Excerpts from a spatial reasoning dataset
⁂
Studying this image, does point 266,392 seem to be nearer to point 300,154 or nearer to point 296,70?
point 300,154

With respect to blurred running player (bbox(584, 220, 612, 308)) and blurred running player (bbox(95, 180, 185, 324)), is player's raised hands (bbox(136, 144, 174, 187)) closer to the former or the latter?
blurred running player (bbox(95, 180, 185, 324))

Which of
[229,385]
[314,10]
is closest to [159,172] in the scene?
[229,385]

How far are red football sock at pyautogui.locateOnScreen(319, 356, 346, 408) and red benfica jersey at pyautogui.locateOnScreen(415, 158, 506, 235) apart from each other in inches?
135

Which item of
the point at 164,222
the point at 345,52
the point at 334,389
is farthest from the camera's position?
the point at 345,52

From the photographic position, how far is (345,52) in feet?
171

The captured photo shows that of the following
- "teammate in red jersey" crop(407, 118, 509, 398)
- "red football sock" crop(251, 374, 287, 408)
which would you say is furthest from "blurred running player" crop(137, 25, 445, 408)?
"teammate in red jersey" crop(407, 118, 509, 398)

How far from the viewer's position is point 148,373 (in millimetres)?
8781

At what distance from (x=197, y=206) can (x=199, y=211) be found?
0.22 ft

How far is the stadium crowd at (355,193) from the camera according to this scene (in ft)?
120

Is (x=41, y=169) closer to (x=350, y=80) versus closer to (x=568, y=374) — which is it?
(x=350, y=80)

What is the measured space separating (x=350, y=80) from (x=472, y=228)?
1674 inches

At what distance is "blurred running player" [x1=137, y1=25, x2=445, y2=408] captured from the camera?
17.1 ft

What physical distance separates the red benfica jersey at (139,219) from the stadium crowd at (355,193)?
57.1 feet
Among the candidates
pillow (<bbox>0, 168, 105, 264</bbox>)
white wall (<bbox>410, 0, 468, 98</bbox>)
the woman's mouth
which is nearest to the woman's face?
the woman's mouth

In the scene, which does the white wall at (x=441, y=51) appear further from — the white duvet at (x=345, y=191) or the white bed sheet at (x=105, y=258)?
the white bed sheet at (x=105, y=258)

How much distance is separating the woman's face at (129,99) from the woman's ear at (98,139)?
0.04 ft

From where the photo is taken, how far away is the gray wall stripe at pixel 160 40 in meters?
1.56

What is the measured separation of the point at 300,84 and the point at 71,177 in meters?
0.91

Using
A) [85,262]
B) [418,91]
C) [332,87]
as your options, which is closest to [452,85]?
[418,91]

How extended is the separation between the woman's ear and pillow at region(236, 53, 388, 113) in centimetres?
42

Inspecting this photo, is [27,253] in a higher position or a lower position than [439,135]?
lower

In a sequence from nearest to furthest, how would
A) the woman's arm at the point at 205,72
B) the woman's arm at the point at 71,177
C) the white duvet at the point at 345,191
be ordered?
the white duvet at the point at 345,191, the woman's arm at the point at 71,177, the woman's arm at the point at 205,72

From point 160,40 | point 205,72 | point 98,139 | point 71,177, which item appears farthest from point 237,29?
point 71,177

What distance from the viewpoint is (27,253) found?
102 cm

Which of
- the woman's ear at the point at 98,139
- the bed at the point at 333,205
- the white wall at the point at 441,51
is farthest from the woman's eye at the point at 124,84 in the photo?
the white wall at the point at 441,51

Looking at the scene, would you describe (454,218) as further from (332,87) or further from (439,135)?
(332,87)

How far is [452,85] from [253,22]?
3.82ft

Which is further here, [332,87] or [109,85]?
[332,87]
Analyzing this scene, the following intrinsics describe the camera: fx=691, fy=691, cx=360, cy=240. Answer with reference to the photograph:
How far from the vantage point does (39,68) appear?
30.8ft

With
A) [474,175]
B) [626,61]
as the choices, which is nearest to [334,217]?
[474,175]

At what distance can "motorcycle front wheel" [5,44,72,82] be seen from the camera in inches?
⁂
◆ What to work on
Count the lines in the entries above that contain the word "furthest". How many are there? Reply with the number only.

◆ Exercise response
2